SnowCap achieved the successful turnout for this event largely through the same methods with which they’ve thrived for over half a century: word of mouth and a great reputation. “We are the largest distributor of food assistance in the state of Oregon. We’re founding members of the Oregon Food Bank, so we’ve been serving Multnomah County since 1967,” says Kirsten Wageman, SnowCap’s executive director. The group sprouted from church groups and was one of many Community Action Programs (CAPs) that were a joint strategy for charitable giving and community rehabilitation in the 1960s and 1970s. While nearly all the other CAPs have folded or merged with other organizations, SnowCap continues and now boasts nine full-time staff members and more than a thousand volunteers. “If it happens here, a volunteer probably did it. With only nine of us on staff, it would be impossible [to do all the work on our own],” says Wageman.

SnowCap barely has to advertise its presence or events. Wageman says she doesn’t even know how people know about it to come for help. “We’re not sure, but they all make it here, “says Wageman. “The Oregon Food Bank lists us as a resource; we’re sort of like their model pantry.”

SnowCap has a unique system wherein clients are free to come once a month and collect three to five days’ worth of food, plus clothing and often toiletries and other sundry goods. Further setting apart their system is that the clients can come and “shop” for goods in a pantry that resembles a supermarket. This focus on freedom and dignity for the clients is one of the things that make the charity so long-standing and beloved by the people who support it.

Marsha Kitchen was one of the many donors who dropped by to have something to eat and see the fruits of their charitable donations. “We became acquainted with the organization through church, and we love how they work,” says Kitchen. “They’re just so responsive. And they’re good stewards of all that they have, and that means a lot to my husband and me. It’s been a good partnership.”

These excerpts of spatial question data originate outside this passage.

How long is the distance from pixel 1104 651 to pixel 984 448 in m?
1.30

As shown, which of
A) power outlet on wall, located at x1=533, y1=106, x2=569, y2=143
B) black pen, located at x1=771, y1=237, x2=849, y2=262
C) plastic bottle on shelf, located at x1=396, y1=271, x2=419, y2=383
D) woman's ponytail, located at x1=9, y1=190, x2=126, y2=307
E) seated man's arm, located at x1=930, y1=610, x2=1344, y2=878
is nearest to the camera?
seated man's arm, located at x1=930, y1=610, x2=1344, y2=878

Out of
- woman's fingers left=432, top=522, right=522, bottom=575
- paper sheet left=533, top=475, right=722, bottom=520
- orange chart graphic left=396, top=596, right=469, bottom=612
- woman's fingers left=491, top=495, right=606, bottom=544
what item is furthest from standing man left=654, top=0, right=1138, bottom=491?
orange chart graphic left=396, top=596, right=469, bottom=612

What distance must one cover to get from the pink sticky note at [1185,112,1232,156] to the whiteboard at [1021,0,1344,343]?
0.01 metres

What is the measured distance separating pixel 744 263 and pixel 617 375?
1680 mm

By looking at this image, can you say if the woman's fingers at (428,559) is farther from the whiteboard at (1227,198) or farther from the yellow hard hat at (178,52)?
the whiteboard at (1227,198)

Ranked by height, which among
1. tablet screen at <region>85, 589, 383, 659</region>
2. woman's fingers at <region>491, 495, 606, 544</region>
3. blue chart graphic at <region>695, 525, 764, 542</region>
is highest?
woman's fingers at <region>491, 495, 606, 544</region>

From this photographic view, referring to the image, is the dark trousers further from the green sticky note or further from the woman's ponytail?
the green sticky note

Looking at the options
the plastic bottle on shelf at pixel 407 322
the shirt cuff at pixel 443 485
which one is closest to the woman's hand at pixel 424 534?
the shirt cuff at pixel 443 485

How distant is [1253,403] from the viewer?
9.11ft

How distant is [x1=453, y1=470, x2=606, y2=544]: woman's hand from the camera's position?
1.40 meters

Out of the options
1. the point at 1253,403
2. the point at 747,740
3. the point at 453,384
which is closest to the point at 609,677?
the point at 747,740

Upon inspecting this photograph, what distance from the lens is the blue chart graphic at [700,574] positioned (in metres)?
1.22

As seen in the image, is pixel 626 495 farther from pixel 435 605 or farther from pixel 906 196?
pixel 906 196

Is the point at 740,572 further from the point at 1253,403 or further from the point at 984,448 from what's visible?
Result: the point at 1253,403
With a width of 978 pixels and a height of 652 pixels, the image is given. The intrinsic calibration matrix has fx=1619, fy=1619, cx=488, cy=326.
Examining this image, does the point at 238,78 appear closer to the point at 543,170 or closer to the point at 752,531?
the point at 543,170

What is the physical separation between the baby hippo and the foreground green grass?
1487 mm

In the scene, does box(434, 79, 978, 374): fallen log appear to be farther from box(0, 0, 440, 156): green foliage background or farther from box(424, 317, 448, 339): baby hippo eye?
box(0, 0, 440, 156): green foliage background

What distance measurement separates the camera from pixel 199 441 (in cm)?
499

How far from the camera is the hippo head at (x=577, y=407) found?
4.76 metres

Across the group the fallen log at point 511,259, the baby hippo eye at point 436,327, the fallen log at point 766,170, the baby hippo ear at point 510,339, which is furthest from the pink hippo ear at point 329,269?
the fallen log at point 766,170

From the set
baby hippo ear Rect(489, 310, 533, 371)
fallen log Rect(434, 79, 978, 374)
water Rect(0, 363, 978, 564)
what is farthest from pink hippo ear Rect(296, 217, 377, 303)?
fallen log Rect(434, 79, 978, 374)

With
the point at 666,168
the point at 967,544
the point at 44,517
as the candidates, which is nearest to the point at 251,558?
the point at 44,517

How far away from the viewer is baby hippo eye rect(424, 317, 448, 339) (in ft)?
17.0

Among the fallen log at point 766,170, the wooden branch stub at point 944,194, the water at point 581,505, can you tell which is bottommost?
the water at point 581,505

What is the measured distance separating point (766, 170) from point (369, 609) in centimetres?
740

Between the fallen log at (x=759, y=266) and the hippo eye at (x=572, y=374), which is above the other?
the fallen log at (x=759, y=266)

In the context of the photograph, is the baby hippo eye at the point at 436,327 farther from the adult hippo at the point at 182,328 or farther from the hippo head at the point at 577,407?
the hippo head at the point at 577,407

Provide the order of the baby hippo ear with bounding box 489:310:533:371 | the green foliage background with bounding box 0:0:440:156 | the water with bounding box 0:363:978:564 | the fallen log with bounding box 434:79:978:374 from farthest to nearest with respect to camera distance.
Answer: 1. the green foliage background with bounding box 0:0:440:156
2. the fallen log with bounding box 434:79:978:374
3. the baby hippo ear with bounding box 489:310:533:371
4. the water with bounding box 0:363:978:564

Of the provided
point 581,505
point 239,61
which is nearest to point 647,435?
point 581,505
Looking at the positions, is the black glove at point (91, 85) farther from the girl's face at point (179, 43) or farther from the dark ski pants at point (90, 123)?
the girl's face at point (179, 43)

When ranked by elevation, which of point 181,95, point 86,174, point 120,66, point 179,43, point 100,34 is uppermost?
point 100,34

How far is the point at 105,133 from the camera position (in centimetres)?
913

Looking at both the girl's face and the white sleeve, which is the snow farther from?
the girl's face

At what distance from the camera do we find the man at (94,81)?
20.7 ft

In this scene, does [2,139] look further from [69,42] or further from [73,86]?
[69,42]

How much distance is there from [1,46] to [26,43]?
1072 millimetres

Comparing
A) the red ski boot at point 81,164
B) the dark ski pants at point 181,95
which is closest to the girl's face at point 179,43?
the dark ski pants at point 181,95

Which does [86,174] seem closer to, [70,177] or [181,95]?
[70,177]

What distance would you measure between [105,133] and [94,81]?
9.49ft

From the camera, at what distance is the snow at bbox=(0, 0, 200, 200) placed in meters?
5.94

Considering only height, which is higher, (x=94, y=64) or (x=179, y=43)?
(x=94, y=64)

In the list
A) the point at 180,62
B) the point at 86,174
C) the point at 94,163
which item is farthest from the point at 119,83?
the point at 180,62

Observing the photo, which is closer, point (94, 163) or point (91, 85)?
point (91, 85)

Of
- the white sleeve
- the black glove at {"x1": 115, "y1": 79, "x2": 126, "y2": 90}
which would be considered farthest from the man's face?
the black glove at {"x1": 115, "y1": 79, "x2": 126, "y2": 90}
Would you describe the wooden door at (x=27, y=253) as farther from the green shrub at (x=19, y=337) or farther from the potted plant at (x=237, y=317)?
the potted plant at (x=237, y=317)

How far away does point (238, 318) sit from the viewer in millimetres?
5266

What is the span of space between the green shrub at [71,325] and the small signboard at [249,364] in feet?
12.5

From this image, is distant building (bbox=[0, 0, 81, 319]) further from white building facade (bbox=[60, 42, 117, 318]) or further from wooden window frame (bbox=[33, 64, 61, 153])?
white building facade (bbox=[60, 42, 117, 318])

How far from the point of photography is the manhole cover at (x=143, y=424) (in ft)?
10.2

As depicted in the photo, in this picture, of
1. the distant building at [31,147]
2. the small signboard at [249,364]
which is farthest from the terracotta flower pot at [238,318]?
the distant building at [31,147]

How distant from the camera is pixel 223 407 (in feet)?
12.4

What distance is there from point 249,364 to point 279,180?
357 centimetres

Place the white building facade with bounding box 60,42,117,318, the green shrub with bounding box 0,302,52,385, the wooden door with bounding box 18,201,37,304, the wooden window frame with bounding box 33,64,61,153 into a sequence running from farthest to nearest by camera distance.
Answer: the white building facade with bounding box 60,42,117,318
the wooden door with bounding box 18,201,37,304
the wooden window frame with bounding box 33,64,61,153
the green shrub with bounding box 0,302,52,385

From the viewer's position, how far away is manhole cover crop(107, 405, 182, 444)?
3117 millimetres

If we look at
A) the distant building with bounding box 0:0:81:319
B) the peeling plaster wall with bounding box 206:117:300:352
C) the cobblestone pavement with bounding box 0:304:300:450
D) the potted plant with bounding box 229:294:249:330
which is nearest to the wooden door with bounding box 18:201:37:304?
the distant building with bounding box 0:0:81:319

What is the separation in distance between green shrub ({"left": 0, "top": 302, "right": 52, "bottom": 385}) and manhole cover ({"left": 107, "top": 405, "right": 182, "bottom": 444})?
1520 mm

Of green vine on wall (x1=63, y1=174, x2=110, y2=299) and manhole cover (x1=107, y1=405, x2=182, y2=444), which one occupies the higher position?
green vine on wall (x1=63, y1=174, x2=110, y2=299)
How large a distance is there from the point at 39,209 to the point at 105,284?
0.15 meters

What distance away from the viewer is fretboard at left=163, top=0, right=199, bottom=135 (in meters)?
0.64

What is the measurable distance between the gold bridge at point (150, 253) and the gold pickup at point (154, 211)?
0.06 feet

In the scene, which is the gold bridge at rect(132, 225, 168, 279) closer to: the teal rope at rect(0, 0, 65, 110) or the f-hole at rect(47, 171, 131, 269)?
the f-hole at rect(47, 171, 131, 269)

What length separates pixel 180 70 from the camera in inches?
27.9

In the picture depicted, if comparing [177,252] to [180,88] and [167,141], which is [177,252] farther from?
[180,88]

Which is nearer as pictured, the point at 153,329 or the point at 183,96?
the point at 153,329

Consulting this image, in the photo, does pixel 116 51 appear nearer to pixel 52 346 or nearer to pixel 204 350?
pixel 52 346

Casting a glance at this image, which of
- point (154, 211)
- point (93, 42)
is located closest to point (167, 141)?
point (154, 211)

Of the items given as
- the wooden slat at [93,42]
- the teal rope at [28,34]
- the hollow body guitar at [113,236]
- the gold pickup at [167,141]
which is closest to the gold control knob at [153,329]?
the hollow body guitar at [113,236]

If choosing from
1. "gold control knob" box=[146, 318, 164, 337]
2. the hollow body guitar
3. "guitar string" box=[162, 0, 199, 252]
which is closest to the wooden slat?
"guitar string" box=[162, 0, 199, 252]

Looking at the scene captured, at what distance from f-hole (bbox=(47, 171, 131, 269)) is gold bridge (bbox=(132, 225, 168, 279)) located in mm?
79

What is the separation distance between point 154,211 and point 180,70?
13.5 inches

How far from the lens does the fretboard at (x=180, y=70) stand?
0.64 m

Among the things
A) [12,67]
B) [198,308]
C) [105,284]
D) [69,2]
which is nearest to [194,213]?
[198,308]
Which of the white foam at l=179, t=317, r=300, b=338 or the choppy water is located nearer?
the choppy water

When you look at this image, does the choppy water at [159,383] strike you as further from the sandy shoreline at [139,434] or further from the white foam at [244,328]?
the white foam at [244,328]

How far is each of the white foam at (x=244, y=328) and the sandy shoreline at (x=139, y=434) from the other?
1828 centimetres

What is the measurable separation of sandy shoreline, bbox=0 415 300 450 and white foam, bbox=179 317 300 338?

At the barbecue, there were also boxes prepared with special items, toiletries and other non-food necessities. There was also a cart full of tomato and sweet potato vegetable starts, which were given away to anyone wanting to grow some food at home. While these other items were featured today, food and clothing are really the mainstays that SnowCap works with. “We stay laser-focused on those two things, because we feel like we do a good job,” says Wageman, who was flanked by her young daughter and a host of friends as she ate, laughed and led tours of the facilities for the many donors, like Marsha Kitchen, who had never even seen the operation up close, despite providing years of financial support.

Rounding out the colorful assortment of Portlanders enjoying the day were the firemen and the mermaids. A local unit and their truck represented Portland Fire Bureau, which was a hit with many of the children and seniors present. Meanwhile, holding court in the garden was Grandmer Orchid and Yl’luria Watersong, who were hanging out, posing for pictures and entertaining both young and old. The two are part of Portland’s bustling mermaid performance art scene and donated their time to SnowCap for the day.

Currently, food and clothing donations, as well as support from donors and volunteers, is very strong, and SnowCap is always accepting new clients. “Anyone who lives east of 82nd Avenue and within Multnomah County is welcome to come once a month,” says Wageman. “We’re a very stable organization; we’re not always doing the newest thing, but we’re always providing food, and we’ve never had to shut our doors from running out.”